> [Material provided]:
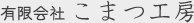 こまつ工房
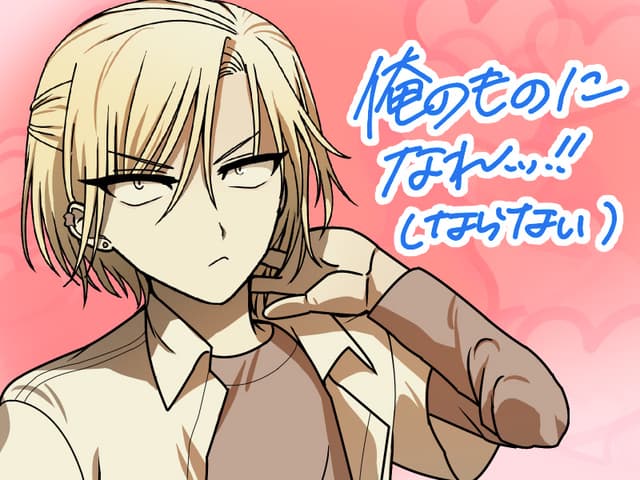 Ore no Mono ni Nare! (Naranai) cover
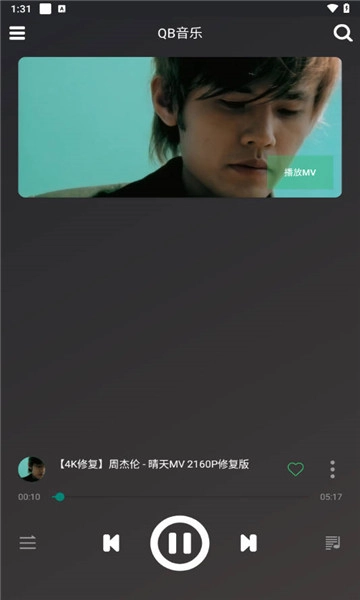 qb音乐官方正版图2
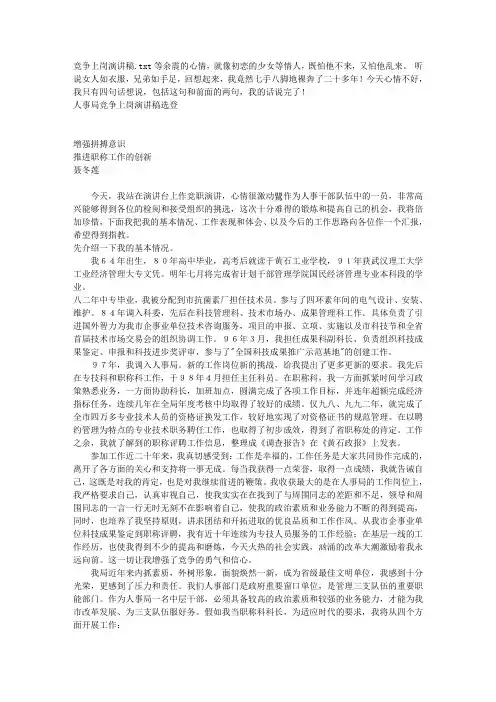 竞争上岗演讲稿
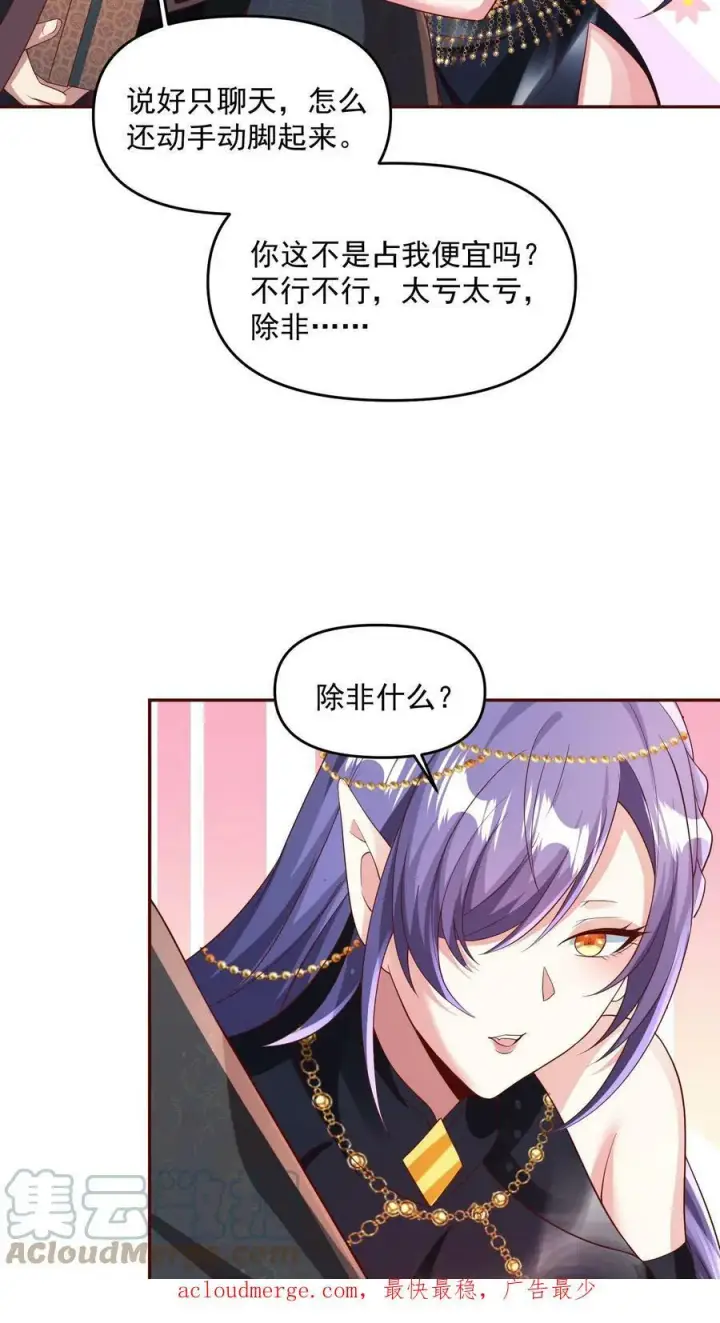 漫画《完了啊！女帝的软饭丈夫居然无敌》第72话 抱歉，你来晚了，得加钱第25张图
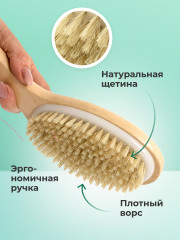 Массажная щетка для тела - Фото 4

> [Task item]: Output every entry verbatim. Pictures do not belong in the copy.

> [Solution to this exercise]:
 こまつ工房
 Ore no Mono ni Nare! (Naranai) cover
 qb音乐官方正版图2
 竞争上岗演讲稿
 漫画《完了啊！女帝的软饭丈夫居然无敌》第72话 抱歉，你来晚了，得加钱第25张图
 Массажная щетка для тела - Фото 4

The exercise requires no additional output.